遊行期

 「遊行期の生き方について」

 作家の五木寛之氏から古代インドの理想的な生き方について、四住期(学生期・家住期・林住期・游行期)があることを聞いていたが最後の遊行期について私なりの解釈を述べたいと思う。日本は長寿社会の到来を受けて100歳以上の人口も7万人を超えたと云われております、その秘訣は常に健康維持に心がけ酒タバコを加減して適度の運動と腹八分目の食事が大切と云われました。その結果として長生きが出来ることになったのではと思います。コロナ禍の現在では蔓延しているストレスを減らすことが最も重要であることを感じております。

 生涯現役と云う言葉もありますが、そこまで仕事と関わろうとは思いませんがある段階になれば老後はのんびりと過ごし出来れば仙人のように過ごせれば理想ではないかと思っています。長生きは出来ても心身の健康寿命が大切です、大病を患って闘病生活や寝たきりの老後は辛い事ですが、精神的な若さを保った上で日常生活の身の回りの事も自分で出来る『 心身ともに健康体 』が理想です。その上で自分の生命に執着している現世の欲望を減らしていく事が出来れば一歩仙人の域に近付けるのではないかと思います。

 遊行期は人生の最後を積極的に生きる事を意味しています。この世の真理を知り、物質世界の煩悩を離れた生き方になります。日常生活から解放されて自由に生き、遊びの感覚で精神的に放浪する事を意味します。例えば晩年に隠遁生活をした、兼好法師や松尾芭蕉の様に自由な生き方をする事です。

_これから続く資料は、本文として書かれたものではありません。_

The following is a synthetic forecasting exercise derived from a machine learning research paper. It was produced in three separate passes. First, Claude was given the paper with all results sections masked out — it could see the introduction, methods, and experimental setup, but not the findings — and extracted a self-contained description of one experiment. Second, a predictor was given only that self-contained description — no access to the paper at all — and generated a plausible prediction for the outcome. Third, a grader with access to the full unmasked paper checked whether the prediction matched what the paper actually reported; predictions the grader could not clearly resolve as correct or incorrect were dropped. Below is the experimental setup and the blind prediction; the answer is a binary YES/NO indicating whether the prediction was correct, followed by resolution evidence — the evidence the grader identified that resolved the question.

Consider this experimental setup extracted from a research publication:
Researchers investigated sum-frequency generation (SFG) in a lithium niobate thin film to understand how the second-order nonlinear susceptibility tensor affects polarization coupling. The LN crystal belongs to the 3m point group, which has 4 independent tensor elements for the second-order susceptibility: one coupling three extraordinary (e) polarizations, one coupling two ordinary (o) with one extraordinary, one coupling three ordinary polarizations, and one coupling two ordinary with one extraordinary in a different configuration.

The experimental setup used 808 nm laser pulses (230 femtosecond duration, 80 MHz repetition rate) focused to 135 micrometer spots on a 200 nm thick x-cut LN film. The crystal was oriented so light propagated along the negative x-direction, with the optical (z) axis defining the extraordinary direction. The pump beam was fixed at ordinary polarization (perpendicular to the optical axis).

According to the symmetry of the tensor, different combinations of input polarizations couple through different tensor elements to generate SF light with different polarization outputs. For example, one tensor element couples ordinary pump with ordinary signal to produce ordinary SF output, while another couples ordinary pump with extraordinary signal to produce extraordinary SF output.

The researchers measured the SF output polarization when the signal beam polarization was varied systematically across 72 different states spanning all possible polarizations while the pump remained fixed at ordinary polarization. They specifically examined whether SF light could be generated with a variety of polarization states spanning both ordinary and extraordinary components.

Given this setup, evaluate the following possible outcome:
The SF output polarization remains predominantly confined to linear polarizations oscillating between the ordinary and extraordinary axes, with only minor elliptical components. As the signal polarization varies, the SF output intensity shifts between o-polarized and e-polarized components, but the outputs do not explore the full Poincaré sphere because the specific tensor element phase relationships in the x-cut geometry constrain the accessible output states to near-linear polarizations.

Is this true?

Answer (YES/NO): NO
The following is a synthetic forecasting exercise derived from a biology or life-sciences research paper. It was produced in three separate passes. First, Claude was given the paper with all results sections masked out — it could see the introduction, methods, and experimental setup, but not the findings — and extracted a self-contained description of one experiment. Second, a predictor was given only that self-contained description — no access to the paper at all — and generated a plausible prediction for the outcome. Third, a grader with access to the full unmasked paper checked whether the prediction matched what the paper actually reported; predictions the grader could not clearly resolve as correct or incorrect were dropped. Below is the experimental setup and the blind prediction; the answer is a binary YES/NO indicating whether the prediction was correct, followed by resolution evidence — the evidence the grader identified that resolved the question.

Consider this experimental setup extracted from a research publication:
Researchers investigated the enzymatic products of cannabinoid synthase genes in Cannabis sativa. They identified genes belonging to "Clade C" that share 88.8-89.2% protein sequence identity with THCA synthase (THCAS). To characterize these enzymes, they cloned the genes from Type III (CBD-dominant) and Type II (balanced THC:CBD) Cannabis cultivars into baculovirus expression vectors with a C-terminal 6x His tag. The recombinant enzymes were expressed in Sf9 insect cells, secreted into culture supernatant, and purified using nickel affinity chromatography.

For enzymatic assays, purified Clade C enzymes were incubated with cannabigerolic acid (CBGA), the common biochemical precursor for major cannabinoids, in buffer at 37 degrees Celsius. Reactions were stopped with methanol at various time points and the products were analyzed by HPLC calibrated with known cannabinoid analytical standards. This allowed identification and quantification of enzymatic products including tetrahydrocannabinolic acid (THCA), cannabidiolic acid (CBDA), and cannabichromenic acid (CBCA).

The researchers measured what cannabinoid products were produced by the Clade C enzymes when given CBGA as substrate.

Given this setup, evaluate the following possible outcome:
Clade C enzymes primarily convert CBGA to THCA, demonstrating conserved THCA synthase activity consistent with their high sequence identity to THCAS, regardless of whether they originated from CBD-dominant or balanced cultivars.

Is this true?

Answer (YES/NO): NO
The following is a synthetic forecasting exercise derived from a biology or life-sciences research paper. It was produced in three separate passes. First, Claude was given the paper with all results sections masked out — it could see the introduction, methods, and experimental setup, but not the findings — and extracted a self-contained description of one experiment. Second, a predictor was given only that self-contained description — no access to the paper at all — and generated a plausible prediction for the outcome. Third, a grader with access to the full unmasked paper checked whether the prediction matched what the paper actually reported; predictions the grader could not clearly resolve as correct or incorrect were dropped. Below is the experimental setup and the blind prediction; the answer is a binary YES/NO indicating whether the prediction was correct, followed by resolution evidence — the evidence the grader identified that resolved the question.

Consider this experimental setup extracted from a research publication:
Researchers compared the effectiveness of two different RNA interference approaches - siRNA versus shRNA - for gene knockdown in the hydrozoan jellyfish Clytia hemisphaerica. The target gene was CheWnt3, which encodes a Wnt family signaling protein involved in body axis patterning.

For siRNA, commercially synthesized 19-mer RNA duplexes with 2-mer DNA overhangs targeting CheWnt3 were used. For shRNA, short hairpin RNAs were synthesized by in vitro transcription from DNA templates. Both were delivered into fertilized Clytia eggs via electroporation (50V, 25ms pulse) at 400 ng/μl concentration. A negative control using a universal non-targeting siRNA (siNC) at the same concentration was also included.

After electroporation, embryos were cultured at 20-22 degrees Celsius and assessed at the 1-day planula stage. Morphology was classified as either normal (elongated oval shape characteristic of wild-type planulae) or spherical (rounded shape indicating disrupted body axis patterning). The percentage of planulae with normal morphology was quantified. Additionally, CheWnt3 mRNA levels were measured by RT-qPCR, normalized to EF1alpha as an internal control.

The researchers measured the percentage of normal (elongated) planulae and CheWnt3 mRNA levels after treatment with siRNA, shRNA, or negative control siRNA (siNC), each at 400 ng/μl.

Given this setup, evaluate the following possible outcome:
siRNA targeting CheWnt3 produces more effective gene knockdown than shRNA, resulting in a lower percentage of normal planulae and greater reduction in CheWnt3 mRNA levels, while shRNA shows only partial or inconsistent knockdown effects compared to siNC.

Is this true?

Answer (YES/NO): YES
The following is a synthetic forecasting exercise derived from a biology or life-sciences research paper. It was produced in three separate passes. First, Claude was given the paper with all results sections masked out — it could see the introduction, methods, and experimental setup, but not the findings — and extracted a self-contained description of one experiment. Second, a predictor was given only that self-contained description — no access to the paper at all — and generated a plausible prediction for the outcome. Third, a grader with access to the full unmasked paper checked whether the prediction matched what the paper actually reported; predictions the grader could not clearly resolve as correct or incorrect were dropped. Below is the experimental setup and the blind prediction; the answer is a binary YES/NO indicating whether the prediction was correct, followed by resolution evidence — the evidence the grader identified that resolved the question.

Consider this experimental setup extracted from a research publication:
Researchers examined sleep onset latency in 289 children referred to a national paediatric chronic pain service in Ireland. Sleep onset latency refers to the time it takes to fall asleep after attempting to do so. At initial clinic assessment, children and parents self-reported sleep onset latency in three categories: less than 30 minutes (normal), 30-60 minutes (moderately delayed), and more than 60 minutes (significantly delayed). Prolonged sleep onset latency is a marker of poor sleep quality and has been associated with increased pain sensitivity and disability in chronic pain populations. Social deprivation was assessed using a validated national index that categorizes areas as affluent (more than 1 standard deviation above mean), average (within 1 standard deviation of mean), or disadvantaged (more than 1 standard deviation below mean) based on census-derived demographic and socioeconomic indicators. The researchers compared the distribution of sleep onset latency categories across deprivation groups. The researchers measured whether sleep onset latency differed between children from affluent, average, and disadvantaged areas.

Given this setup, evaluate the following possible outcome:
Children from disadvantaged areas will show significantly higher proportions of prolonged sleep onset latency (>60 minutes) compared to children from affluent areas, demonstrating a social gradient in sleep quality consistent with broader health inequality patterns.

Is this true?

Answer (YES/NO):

 芭蕉の生き方 「奥の細道」や「野ざらし紀行」に見られますその生涯は素晴らしい熟年を送られたに違いありません。自分の過去を変える事は出来ませんが、未来は自由に変えることが出来ます。過去の事は思い悩まずに、今日からを楽しい事をすれば良いと思います。煩悩に振り回されて生きるのでは無く、生きる喜びと有り難さを感じて、今日を楽しく精一杯生きる事だと思います。その人生は僅か五十年でしたがその足跡は林住期、遊行期に多くを残しています。

 『 感謝・思いやり・称賛 』と言った他者への表現は、良い感情であり自分が幸せになる第一歩です。更に、この世で大自然の恵みにより生かされていると思えば、心が解放されて自分を癒す事にもなります。「病は気から」という諺の通りストレスを溜めないで、幸福感や満足感があり幸せな気持ちでいると免疫系が活発に働いて病気押さえられます。この様な遊行期の生き方をすれば、心身ともに健康で長生き出来ると考えられます。